The Dorothea gives me a bit more of a natural line but I would really recommend it for small busted ladies over larger. Mainly because they do act as cups and as such the top line of the boning needs to be approximately where your underwire sits. So a smaller bust is easier to fit and is probably going to be more comfortable in it.
I wear mine under my Dutch and German kit mainly.

mollymishap

#12
Nicole, I can't comment on the Dorothea bodies, since I've not made one like that, but I can comment on the TT patterns: the more I think about it and after I re-read my own frustrations with the Effigy corset, the more I think that part of the fitting issues I had may have been due to British sizing being somewhat different than American (http://www.enokiland.com/sizing.htm) and of course, my own body refusing to conform to ready-to-buy standard sizing (I have a longer torso than "normal").

SO, I'd suggest plugging in your measurements into that nifty corset pattern generator and comparing THOSE pattern pieces to the style you want to make from the TT patterns, then make any adjustments to the TT patterns.  That's what I'm planning on doing for the next corset I make, since I'm still not happy with my Effigy bodies.

Also, bear in mind that historically,the bodice and skirt were attached, so you would wind up wearing the weight your skirts on your shoulders anyway.  The farthingale attaching to the corset (at the bodies, not the tabs IIRC) actually helped to take some of that weight off your shoulders and onto your waist/hips, see?
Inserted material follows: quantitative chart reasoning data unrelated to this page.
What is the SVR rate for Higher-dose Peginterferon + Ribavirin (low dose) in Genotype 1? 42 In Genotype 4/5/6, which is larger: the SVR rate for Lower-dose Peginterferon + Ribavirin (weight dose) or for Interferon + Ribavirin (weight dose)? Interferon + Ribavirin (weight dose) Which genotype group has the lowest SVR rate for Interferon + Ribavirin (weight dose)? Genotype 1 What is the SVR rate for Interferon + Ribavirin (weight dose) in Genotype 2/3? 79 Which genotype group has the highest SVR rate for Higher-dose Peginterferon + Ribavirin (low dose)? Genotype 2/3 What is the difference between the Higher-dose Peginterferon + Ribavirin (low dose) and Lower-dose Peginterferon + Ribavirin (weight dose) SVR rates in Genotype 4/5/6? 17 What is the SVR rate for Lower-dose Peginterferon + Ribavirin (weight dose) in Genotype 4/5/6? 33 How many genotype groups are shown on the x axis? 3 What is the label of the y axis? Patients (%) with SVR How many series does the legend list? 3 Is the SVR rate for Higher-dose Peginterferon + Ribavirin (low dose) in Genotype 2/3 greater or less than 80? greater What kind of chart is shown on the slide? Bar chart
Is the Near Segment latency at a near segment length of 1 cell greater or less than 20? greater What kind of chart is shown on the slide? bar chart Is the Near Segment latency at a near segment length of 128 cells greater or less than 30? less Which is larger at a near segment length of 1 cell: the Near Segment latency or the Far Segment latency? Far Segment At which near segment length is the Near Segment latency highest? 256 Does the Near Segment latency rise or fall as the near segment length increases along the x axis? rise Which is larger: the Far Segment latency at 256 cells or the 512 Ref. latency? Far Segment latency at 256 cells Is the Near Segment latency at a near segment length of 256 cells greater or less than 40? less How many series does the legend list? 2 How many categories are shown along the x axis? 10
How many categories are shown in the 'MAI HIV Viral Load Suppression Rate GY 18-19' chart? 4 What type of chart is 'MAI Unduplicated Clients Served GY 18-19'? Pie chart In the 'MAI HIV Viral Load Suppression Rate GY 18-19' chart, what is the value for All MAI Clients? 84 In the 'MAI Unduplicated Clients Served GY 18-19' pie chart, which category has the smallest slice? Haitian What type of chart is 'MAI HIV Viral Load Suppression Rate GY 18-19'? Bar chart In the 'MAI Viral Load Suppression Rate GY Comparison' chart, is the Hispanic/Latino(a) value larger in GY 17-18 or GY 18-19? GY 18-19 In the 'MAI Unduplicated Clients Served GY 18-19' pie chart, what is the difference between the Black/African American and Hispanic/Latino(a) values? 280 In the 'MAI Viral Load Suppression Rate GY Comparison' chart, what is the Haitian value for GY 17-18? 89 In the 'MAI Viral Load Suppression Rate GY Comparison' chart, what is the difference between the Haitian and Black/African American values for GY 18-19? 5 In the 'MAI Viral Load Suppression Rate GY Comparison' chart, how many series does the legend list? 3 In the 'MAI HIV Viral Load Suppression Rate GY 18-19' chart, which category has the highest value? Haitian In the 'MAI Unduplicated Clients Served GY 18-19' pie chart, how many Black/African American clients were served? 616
That being said, all my QE stuff is in two parts (separate bodice and skirt) just for ease when I travel, use the privies, etc.  Not very H/A, yea, but convenient and works for me.   At this point in time, none of my farthingales attach to my corsets, and it hasn't been a problem.

BUT, I do plan on adding eyelet holes to attach (whatever corset I wind up with) to the French Farthingale that I made to use with the Ditchley dress, since I do plan on having the skirt attach to the bodice in that case.

HEY! :o I just had an idea: wanna work on a pair of Dorothea bodies in tandem?  I can't commit to anything probably until February, but it would be fun to post on our progress.  Naturally, anyone else is invited to play too.  I need an excuse to get motivated!  Wanna do it? 

Kate XXXXXX

My vote is also with tabs that are fully boned...  Part of the corset rather than sewn on afterwards, if you see what I mean, a la the effigy corset

NicoleBridget

Molly, I would love to work on corsets with you!  I expect I won't get started until late January but I need the motivation too.